Aux origines de la fonte d’ornement : les lions de la fontaine du quai Conti…
Cherchant les premières mentions de la fonte de fer comme matériau de fonte d’ornement, nous avons retrouvé cette fontaine sise devant l’Institut, quai Conti à Paris.
Modifiant le parvis de la Chapelle Mazarine qui accueille l’Académie française, l’architecte Vaudoyer reprend le dessin des lions qui ornent la fontaine Aqua Felice à Rome (connue également sous le nom de Fontaine de Moïse). A partir de ce modèle, la fonderie du Creusot en 1809 produit quatre lions en fonte de fer. L’entreprise, explique J-F Belhoste, y parvient alors que deux autres fonderies ont échoué : sa réussite tient au fait qu’elle a compris que la fonte de fer ne se coulait pas comme le bronze et qu’il fallait modifier le cahier des charges : une épaisseur plus grande et surtout volontairement inégale.
Cette fontaine est supprimée sous le second Empire, mais les lions sont restés en place un certain temps.
Ces lions ne satisfont guère les auteurs qui, au détour de guides ou d’ouvrages, les trouvent “affreux”.
A noter que ces lions n’ont rien à voir avec les lions de Nubie qui, fondus en fonte en 1811, pour la fontaine de la place du Château-d’Eau (place de la République, depuis). De la même fonderie du Creusot (d’avant les Schneider), ils ont été déplacés en 1867 devant la halle de la Villette.
Les quatre lions sont retrouvés : par un détour encore non précisé, ils sont visibles à Boulogne-Billancourt, square Henri-Farmann : on peut lire sur la face avant du piédestal : le Creusot 1810. Ils sont donc la fonte animalière la plus ancienne que nous connaissons du moins en France. Une fiche descriptive est visible dans la base de données e-monumen.net
http://e-monumen.net/patrimoine-monumental/lions-de-la-fontaine-du-quai-conti-boulogne-billancourt/
En haut, les lions à Rome
En bas, clichés de la base Mérimée montrant le parvis avec les lions (sans la fontaine)

====================

# Objectif
Actualisez tout ce qui va de « Aux origines de » jusqu’à « Conti à Paris. » dans le document sur les lions du quai Conti, en remplaçant « fontaine » par « vasque ».

(Extrait du jeu de données)
====================

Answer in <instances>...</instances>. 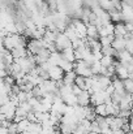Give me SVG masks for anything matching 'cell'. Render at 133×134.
Listing matches in <instances>:
<instances>
[{
    "label": "cell",
    "instance_id": "cell-4",
    "mask_svg": "<svg viewBox=\"0 0 133 134\" xmlns=\"http://www.w3.org/2000/svg\"><path fill=\"white\" fill-rule=\"evenodd\" d=\"M72 24H73L76 31L78 33L80 38L81 39H85L88 37V24H85L82 20H76V18L72 20Z\"/></svg>",
    "mask_w": 133,
    "mask_h": 134
},
{
    "label": "cell",
    "instance_id": "cell-1",
    "mask_svg": "<svg viewBox=\"0 0 133 134\" xmlns=\"http://www.w3.org/2000/svg\"><path fill=\"white\" fill-rule=\"evenodd\" d=\"M75 72L77 76H81L85 78L94 77V73L91 70V65H89L85 60H77L75 63Z\"/></svg>",
    "mask_w": 133,
    "mask_h": 134
},
{
    "label": "cell",
    "instance_id": "cell-26",
    "mask_svg": "<svg viewBox=\"0 0 133 134\" xmlns=\"http://www.w3.org/2000/svg\"><path fill=\"white\" fill-rule=\"evenodd\" d=\"M131 35H132V37H133V30H132V33H131Z\"/></svg>",
    "mask_w": 133,
    "mask_h": 134
},
{
    "label": "cell",
    "instance_id": "cell-12",
    "mask_svg": "<svg viewBox=\"0 0 133 134\" xmlns=\"http://www.w3.org/2000/svg\"><path fill=\"white\" fill-rule=\"evenodd\" d=\"M112 86L115 87V91L116 92H120V94H125V86H124V81L120 80V78H115L112 81Z\"/></svg>",
    "mask_w": 133,
    "mask_h": 134
},
{
    "label": "cell",
    "instance_id": "cell-15",
    "mask_svg": "<svg viewBox=\"0 0 133 134\" xmlns=\"http://www.w3.org/2000/svg\"><path fill=\"white\" fill-rule=\"evenodd\" d=\"M30 121L28 120V119H25V120H22L21 122H18L17 125H18V133H26V132H29V128H30Z\"/></svg>",
    "mask_w": 133,
    "mask_h": 134
},
{
    "label": "cell",
    "instance_id": "cell-24",
    "mask_svg": "<svg viewBox=\"0 0 133 134\" xmlns=\"http://www.w3.org/2000/svg\"><path fill=\"white\" fill-rule=\"evenodd\" d=\"M129 78H131V80H133V72L131 73V74H129Z\"/></svg>",
    "mask_w": 133,
    "mask_h": 134
},
{
    "label": "cell",
    "instance_id": "cell-20",
    "mask_svg": "<svg viewBox=\"0 0 133 134\" xmlns=\"http://www.w3.org/2000/svg\"><path fill=\"white\" fill-rule=\"evenodd\" d=\"M75 85H76V86H78L80 89L85 90L86 89V78H85V77H81V76H77Z\"/></svg>",
    "mask_w": 133,
    "mask_h": 134
},
{
    "label": "cell",
    "instance_id": "cell-14",
    "mask_svg": "<svg viewBox=\"0 0 133 134\" xmlns=\"http://www.w3.org/2000/svg\"><path fill=\"white\" fill-rule=\"evenodd\" d=\"M98 1H99V7H100L102 9H104L106 12H110V10L115 9L112 0H98Z\"/></svg>",
    "mask_w": 133,
    "mask_h": 134
},
{
    "label": "cell",
    "instance_id": "cell-19",
    "mask_svg": "<svg viewBox=\"0 0 133 134\" xmlns=\"http://www.w3.org/2000/svg\"><path fill=\"white\" fill-rule=\"evenodd\" d=\"M100 43H102V47H111L114 41H115V35H110V37H104V38H100L99 39Z\"/></svg>",
    "mask_w": 133,
    "mask_h": 134
},
{
    "label": "cell",
    "instance_id": "cell-25",
    "mask_svg": "<svg viewBox=\"0 0 133 134\" xmlns=\"http://www.w3.org/2000/svg\"><path fill=\"white\" fill-rule=\"evenodd\" d=\"M129 121H133V115H132V117H131V120Z\"/></svg>",
    "mask_w": 133,
    "mask_h": 134
},
{
    "label": "cell",
    "instance_id": "cell-17",
    "mask_svg": "<svg viewBox=\"0 0 133 134\" xmlns=\"http://www.w3.org/2000/svg\"><path fill=\"white\" fill-rule=\"evenodd\" d=\"M102 65L104 68H110L112 65H115V57H111V56H103V59L100 60Z\"/></svg>",
    "mask_w": 133,
    "mask_h": 134
},
{
    "label": "cell",
    "instance_id": "cell-21",
    "mask_svg": "<svg viewBox=\"0 0 133 134\" xmlns=\"http://www.w3.org/2000/svg\"><path fill=\"white\" fill-rule=\"evenodd\" d=\"M106 92H107L108 95H112V94L115 92V87H114L112 85H111V86H108V87L106 89Z\"/></svg>",
    "mask_w": 133,
    "mask_h": 134
},
{
    "label": "cell",
    "instance_id": "cell-13",
    "mask_svg": "<svg viewBox=\"0 0 133 134\" xmlns=\"http://www.w3.org/2000/svg\"><path fill=\"white\" fill-rule=\"evenodd\" d=\"M88 38L91 39H100L98 27L95 25H88Z\"/></svg>",
    "mask_w": 133,
    "mask_h": 134
},
{
    "label": "cell",
    "instance_id": "cell-7",
    "mask_svg": "<svg viewBox=\"0 0 133 134\" xmlns=\"http://www.w3.org/2000/svg\"><path fill=\"white\" fill-rule=\"evenodd\" d=\"M77 100H78V105H81V107L91 105V94L88 90H82L81 94L77 95Z\"/></svg>",
    "mask_w": 133,
    "mask_h": 134
},
{
    "label": "cell",
    "instance_id": "cell-16",
    "mask_svg": "<svg viewBox=\"0 0 133 134\" xmlns=\"http://www.w3.org/2000/svg\"><path fill=\"white\" fill-rule=\"evenodd\" d=\"M97 116H102V117H107V105L106 104H99L97 107H94Z\"/></svg>",
    "mask_w": 133,
    "mask_h": 134
},
{
    "label": "cell",
    "instance_id": "cell-9",
    "mask_svg": "<svg viewBox=\"0 0 133 134\" xmlns=\"http://www.w3.org/2000/svg\"><path fill=\"white\" fill-rule=\"evenodd\" d=\"M76 78H77V74H76L75 70H73V72H68V73H65V76H64L63 85H67V86H75Z\"/></svg>",
    "mask_w": 133,
    "mask_h": 134
},
{
    "label": "cell",
    "instance_id": "cell-11",
    "mask_svg": "<svg viewBox=\"0 0 133 134\" xmlns=\"http://www.w3.org/2000/svg\"><path fill=\"white\" fill-rule=\"evenodd\" d=\"M61 55H63V57H64L65 60H68V61H71V63H76V61H77V60H76V53H75V48H73V47H69V48L64 49V51L61 52Z\"/></svg>",
    "mask_w": 133,
    "mask_h": 134
},
{
    "label": "cell",
    "instance_id": "cell-2",
    "mask_svg": "<svg viewBox=\"0 0 133 134\" xmlns=\"http://www.w3.org/2000/svg\"><path fill=\"white\" fill-rule=\"evenodd\" d=\"M17 107H18V105H17L16 103H13L12 100H9L7 104L1 105L0 112H1V115L5 116V119H7L8 121H13V119H14V116H16Z\"/></svg>",
    "mask_w": 133,
    "mask_h": 134
},
{
    "label": "cell",
    "instance_id": "cell-6",
    "mask_svg": "<svg viewBox=\"0 0 133 134\" xmlns=\"http://www.w3.org/2000/svg\"><path fill=\"white\" fill-rule=\"evenodd\" d=\"M115 68H116V77L118 78H120V80H123V81H125V80H128L129 78V72H128V69L118 60V61H115Z\"/></svg>",
    "mask_w": 133,
    "mask_h": 134
},
{
    "label": "cell",
    "instance_id": "cell-3",
    "mask_svg": "<svg viewBox=\"0 0 133 134\" xmlns=\"http://www.w3.org/2000/svg\"><path fill=\"white\" fill-rule=\"evenodd\" d=\"M55 46H56V49L57 52H63L64 49L72 47V42L69 41V38L64 34V33H60L55 41Z\"/></svg>",
    "mask_w": 133,
    "mask_h": 134
},
{
    "label": "cell",
    "instance_id": "cell-18",
    "mask_svg": "<svg viewBox=\"0 0 133 134\" xmlns=\"http://www.w3.org/2000/svg\"><path fill=\"white\" fill-rule=\"evenodd\" d=\"M103 68H104V66L102 65V63H100V61H95V63L93 64V66H91V70H93L94 76H100V74H102Z\"/></svg>",
    "mask_w": 133,
    "mask_h": 134
},
{
    "label": "cell",
    "instance_id": "cell-5",
    "mask_svg": "<svg viewBox=\"0 0 133 134\" xmlns=\"http://www.w3.org/2000/svg\"><path fill=\"white\" fill-rule=\"evenodd\" d=\"M48 76H50V80L55 81V82H60L64 80V76H65V72L57 66V65H54L50 70H48Z\"/></svg>",
    "mask_w": 133,
    "mask_h": 134
},
{
    "label": "cell",
    "instance_id": "cell-22",
    "mask_svg": "<svg viewBox=\"0 0 133 134\" xmlns=\"http://www.w3.org/2000/svg\"><path fill=\"white\" fill-rule=\"evenodd\" d=\"M114 134H127L123 129H120V130H114Z\"/></svg>",
    "mask_w": 133,
    "mask_h": 134
},
{
    "label": "cell",
    "instance_id": "cell-8",
    "mask_svg": "<svg viewBox=\"0 0 133 134\" xmlns=\"http://www.w3.org/2000/svg\"><path fill=\"white\" fill-rule=\"evenodd\" d=\"M12 55H13L14 60H17V59L28 57V56H29V51H28L26 47H18V48L12 49Z\"/></svg>",
    "mask_w": 133,
    "mask_h": 134
},
{
    "label": "cell",
    "instance_id": "cell-10",
    "mask_svg": "<svg viewBox=\"0 0 133 134\" xmlns=\"http://www.w3.org/2000/svg\"><path fill=\"white\" fill-rule=\"evenodd\" d=\"M127 38H115V41H114V43H112V47L118 51V52H120V51H124V49H127Z\"/></svg>",
    "mask_w": 133,
    "mask_h": 134
},
{
    "label": "cell",
    "instance_id": "cell-23",
    "mask_svg": "<svg viewBox=\"0 0 133 134\" xmlns=\"http://www.w3.org/2000/svg\"><path fill=\"white\" fill-rule=\"evenodd\" d=\"M129 129H131V133H133V121H129Z\"/></svg>",
    "mask_w": 133,
    "mask_h": 134
}]
</instances>
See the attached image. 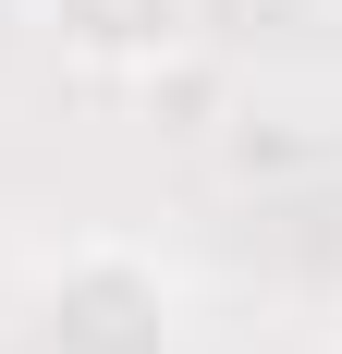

====================

# Réponse
Aux origines de la fonte d’ornement : les lions de la vasque du quai Conti…
Cherchant les premières mentions de la fonte de fer comme matériau de fonte d’ornement, nous avons retrouvé cette vasque sise devant l’Institut, quai Conti à Paris.